Important points before entering into a franchise agreement

  1. Read and discuss the following with the franchisor:
    1. Basic guidelines
    2. Charges payable to the Franchisor
    3. Services provided by the Franchisor
    4. Renewal of Agreement
    5. Promotions and publicity
  2. Companies always want uniformity for that they need someone to run their franchise as per their instructions because they have already learned through years of business experiments.
  3. The bigger brand name means less room for rearrangement of the contract of business.
  4. It is always important to check the previous franchise records of both the franchisor and franchisee before entering into a contract.
  5. Ambiguities may lead to conflicts so it is suggested to negotiate each and every part is important for both parties.
  6. Consult a lawyer for essentials and proper understanding of a franchisee agreement as they are mostly unilateral.
  7. Make a clear note and understanding of each rule, regulation, do’s and don’ts to ignore future conflicts.

Elements of a franchise agreement

  • Franchise Disclosure Agreement (FDD)
  • Franchisor franchisee relationship
  • Duration of the agreement
  • Type of franchise to be purchased
  • Details of franchisor project, the region, promoting strategies
  • Expenses of franchise incl. franchise fee
  • Commitments of the Franchisor and Franchisee
  • Claims
  • Training and support
  • Terms of use of intellectual property
  • Termination of franchise agreement
  • Jurisdiction
  • Dispute resolution Clause

What’s Included

  • Consultation with our Expert
  • 1st draft of the Agreement
  • Final draft of agreement after revisions

Documents Required

  • Documents from franchisee and franchisor:

1. PAN Card

2. Aadhaar Card

3. Address Proof

  • Details of clauses which would be included in the agreement

FAQ's

What is Franchise Agreement?

A franchise agreement is a legally binding contract between Franchisor and Franchisee. This agreement gives the right to the franchisee to use the trademark or brand of the franchisor along with specifying the term and condition concerning the franchise.

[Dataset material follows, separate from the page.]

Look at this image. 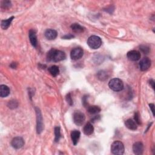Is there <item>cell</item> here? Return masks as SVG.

Does India have a specific law for franchise business?

No, India doesn’t have any separate enactment for franchise business. But there are some laws which governs various aspects of franchise agreement such as: -

  1. The Indian Contract Act, 1872
  2. The Competition Act, 2002
  3. Income Tax Act, 1961
  4. Consumer Protection Act, 1986
  5. Arbitration and Conciliation Act, 1996
  6. The Foreign Exchange Management Act, 1999
  7. The Trademarks Act, 1999, Patent Act, 1970, Design Act, 2000, Copyright Act 1957

What are the grounds for termination of the franchise agreement?

It is essential to include the provisions pertaining to termination of the franchise agreement. The grounds for termination may include the following:

  1. A material breach of the agreement,
  2. Legal incapacity of any party to perform the agreement,
  3. Description of changes in the legal and regulatory framework in the country which may lead to termination
  4. Brand violation by the franchisee

What is franchise royalty fee?

A franchise royalty fee is ongoing fee that the franchisee pays to the franchisor as a part of their franchising agreement.

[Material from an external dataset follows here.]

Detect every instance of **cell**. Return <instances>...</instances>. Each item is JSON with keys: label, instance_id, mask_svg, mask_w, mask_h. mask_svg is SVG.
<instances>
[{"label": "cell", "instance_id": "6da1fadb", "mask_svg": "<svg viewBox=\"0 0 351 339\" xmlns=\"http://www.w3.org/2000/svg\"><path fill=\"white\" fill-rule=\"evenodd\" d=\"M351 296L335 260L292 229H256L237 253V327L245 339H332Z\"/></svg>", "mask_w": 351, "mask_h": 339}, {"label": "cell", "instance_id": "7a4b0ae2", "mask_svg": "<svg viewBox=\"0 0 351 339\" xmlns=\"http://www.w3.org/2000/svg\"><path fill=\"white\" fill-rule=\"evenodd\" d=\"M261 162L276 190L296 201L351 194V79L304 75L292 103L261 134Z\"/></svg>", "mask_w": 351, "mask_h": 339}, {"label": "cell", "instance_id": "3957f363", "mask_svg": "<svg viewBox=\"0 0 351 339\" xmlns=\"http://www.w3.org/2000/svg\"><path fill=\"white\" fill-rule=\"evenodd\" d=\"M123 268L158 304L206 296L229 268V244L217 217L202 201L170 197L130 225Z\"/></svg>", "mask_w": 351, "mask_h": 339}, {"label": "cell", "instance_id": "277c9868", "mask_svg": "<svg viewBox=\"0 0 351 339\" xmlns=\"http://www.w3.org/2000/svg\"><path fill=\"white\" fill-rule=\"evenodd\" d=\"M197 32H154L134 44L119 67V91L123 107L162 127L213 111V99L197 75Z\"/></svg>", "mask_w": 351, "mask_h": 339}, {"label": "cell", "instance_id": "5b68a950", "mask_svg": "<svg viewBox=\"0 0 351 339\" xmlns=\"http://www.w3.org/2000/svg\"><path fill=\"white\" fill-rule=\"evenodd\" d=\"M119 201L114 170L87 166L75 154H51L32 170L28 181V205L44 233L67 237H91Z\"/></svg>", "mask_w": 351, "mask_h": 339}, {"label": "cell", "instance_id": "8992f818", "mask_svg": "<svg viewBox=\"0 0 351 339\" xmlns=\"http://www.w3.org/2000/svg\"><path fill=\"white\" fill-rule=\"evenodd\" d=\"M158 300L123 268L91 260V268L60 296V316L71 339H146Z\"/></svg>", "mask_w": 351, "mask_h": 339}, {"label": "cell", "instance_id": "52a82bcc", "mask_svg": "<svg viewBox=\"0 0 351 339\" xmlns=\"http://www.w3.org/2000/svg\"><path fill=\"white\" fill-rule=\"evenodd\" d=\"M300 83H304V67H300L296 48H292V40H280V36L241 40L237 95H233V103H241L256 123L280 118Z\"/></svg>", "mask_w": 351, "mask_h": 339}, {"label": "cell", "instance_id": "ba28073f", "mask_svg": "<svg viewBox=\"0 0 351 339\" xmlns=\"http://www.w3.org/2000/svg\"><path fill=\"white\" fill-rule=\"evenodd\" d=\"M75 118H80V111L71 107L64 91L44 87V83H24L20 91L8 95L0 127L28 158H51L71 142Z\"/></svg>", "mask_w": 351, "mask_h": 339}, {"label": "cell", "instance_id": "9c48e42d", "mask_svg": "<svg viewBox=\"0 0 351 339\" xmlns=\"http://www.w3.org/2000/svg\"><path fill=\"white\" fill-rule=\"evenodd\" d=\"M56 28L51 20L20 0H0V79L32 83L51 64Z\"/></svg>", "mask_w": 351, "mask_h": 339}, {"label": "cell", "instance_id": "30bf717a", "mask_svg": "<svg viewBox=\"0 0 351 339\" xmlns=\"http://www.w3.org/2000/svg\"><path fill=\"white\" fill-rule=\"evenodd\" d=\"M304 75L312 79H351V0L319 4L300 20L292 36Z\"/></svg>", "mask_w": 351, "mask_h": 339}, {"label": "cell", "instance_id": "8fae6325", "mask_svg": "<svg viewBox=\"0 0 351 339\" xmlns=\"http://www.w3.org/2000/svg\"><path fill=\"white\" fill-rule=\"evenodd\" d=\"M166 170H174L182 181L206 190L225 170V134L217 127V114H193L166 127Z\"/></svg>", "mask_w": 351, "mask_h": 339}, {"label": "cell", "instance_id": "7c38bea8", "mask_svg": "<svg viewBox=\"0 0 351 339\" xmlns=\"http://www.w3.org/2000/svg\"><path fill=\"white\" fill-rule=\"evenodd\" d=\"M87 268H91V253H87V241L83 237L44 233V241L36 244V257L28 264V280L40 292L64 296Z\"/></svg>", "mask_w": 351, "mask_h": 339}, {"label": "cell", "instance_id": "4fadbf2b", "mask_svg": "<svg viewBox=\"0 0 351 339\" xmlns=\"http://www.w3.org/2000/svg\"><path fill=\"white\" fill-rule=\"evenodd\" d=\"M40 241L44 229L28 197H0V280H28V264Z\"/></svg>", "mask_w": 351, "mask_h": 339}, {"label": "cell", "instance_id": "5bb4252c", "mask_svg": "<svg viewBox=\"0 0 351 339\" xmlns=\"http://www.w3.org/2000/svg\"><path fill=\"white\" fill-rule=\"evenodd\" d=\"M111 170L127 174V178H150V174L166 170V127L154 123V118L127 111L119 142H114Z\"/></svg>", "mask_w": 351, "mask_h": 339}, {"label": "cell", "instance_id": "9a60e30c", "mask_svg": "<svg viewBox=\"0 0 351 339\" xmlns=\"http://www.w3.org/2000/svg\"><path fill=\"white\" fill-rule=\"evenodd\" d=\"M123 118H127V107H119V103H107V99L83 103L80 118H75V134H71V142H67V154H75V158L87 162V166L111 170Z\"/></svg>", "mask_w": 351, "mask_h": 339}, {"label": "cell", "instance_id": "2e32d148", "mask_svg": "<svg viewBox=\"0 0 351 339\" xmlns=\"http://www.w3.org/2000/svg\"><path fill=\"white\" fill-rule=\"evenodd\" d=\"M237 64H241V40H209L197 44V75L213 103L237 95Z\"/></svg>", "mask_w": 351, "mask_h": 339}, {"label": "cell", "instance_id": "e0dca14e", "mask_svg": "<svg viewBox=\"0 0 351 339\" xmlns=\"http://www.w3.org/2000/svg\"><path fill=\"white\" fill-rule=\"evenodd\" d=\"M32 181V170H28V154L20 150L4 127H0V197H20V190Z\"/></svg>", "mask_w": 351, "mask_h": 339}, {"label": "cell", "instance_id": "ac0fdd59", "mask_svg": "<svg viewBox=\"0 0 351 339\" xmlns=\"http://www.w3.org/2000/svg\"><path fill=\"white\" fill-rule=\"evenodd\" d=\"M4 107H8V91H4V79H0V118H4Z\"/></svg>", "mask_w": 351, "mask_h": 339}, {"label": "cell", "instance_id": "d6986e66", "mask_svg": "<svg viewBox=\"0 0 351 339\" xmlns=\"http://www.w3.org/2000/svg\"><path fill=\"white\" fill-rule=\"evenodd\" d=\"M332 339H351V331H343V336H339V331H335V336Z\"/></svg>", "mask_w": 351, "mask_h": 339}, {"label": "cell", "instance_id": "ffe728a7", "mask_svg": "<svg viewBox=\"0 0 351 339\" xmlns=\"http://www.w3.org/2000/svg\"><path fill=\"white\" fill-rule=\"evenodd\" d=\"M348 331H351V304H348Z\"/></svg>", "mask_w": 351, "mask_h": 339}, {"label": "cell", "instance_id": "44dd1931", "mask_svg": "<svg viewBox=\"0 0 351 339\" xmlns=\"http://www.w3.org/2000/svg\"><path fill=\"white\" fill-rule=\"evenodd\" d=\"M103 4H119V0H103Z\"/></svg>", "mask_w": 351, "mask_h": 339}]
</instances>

What will be the stamp duty payable on franchise agreement?

According to section 17 of Indian Stamp Act, 1899  “all instrument chargeable with duty and executed by any person in India shall be stamped before or at the time of execution” whereas section 2(14) defines the term “Instrument” includes every document by which any right or liability is, or purports to be, created, transferred, limited, extended, extinguished or record.